● DOCUMENT EXCERPT:
━━━━

The Annexation that Wasn't - 105 years ago today


105 years ago today, the U.S. Congress passed the "Newlands Resolution " purporting to annex Hawaii. But a strong argument can be made that the annexation never actually took place, and that in fact Hawaii has been under prolonged illegal military occupation by the United States for 105 years, under what essentially amounts to a grand illusion.

105 years ago today, the U.S. Congress passed the "Newlands Resolution" purporting to annex Hawaii.

In part because of formal diplomatic protests from the Hawaiian Kingdom government and a massive petition from Hawaiian nationals opposing annexation, Congress had previously failed to gain the necessary two-thirds majority to ratify the actual treaty of annexation. However, due to the exigencies of the Spanish-American War, Congress resorted to a mere joint resolution to purport to annex Hawaii.

Now, to illustrate the point, I provide readers with excerpts commenting on the annexation of Hawai’i taken from a legal opinion from the Office of Legal Counsel of the U.S. Department of Justice, October 4, 1988:

"The constitutionality of the annexation of Hawaii, by a simple legislative act, was strenuously contested at the time both in Congress and by the press.  The right to annex by treaty was not denied, but it was denied that this might be done by a simple legislative act…Only by means of treaties, it was asserted, can the relations between States be governed, for a legislative act is necessarily without extraterritorial force––confined in its operation to the territory of the State by whose legislature it is enacted."

Now this is the U.S. Department of Justice itself stating quite clearly that a mere joint resolution of Congress cannot annex a foreign country. Imagine today if Congress passed a joint resolution by a simple majority purporting to annex Iraq, or Canada or wherever. It would have no validity whatsoever. Well, in fact, neither did the annexation of Hawaii.

━━━━

● INFORMATION SUPPLIED:
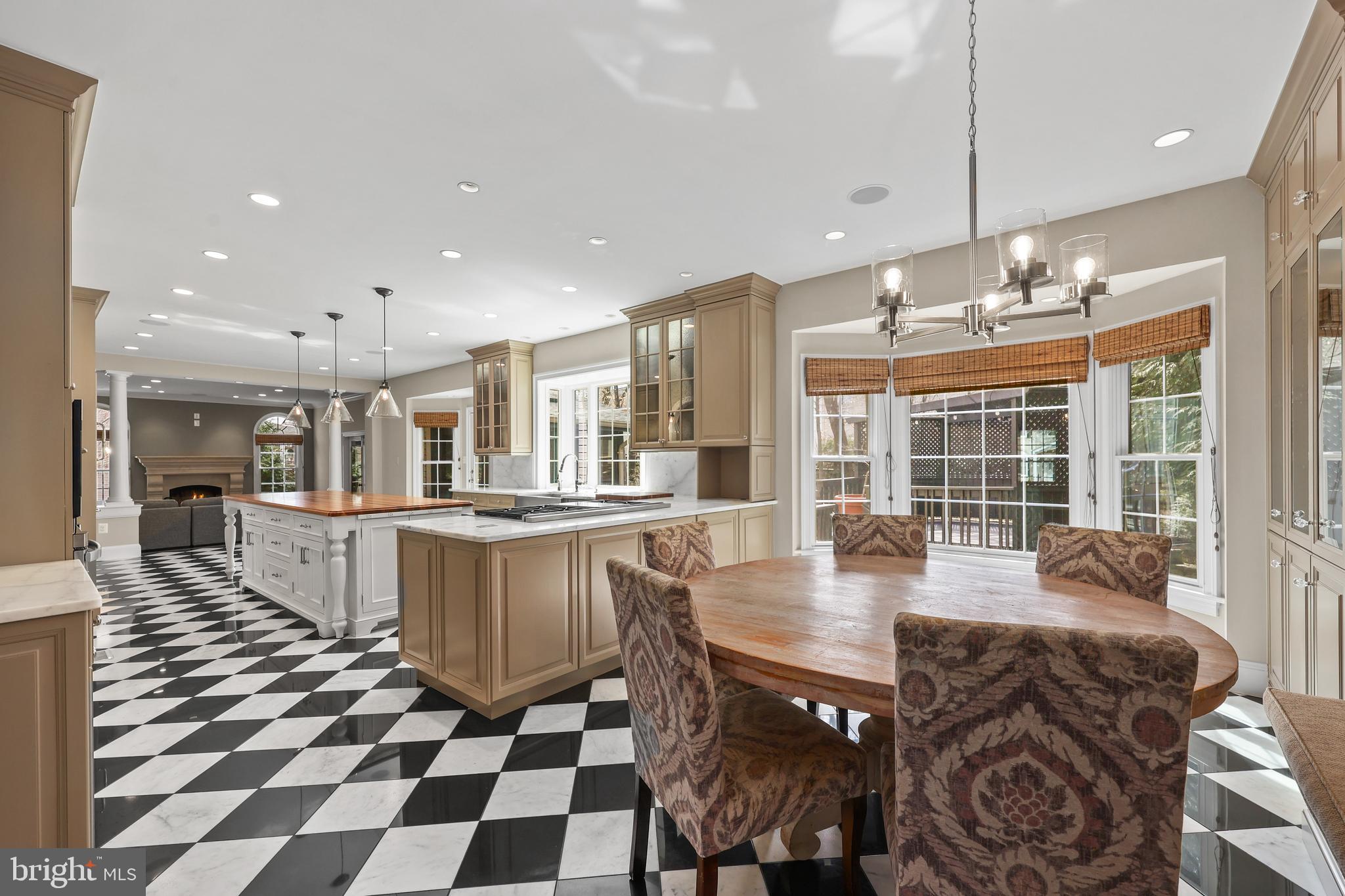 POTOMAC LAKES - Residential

━━━━

● DIRECTIVE: Continue the piece on the disputed annexation of Hawaii, starting right after its final sentence.

● EXERCISE OUTPUT:
The DOJ opinion goes on to say that:

"It is therefore unclear which constitutional power Congress exercised when it acquired Hawaii by joint resolution."

Hmm, now, when the DOJ cannot define which constitutional power Congress exercised, that to me is sort of euphemistic way of saying there WAS NO such constitutional power!

For an international perspective on the issue of Hawaii's annexation, I would point readers to an except of a brief prepared in July 2002 by Dr. Matthew Craven, Reader in International Law, from the University of London, SOAS, on the continuity of the Hawaiian Kingdom (288KB PDF). Craven reviews both the 1898 purported annexation and the 1959 so-called plebiscite as possible points at which the United States may have gained sovereignty over Hawaii, and reviews various instruments of international law for the transfer of sovereignty or means by which a state can cease to exist (including prescription, or acquiescence through the passage of time). He concludes, however, in a way remarkably similar to the DOJ, that in international law, there was no legal instrument or process the United States actually used to annex Hawaii, leading to the conclusion that, in fact, there was no valid annexation.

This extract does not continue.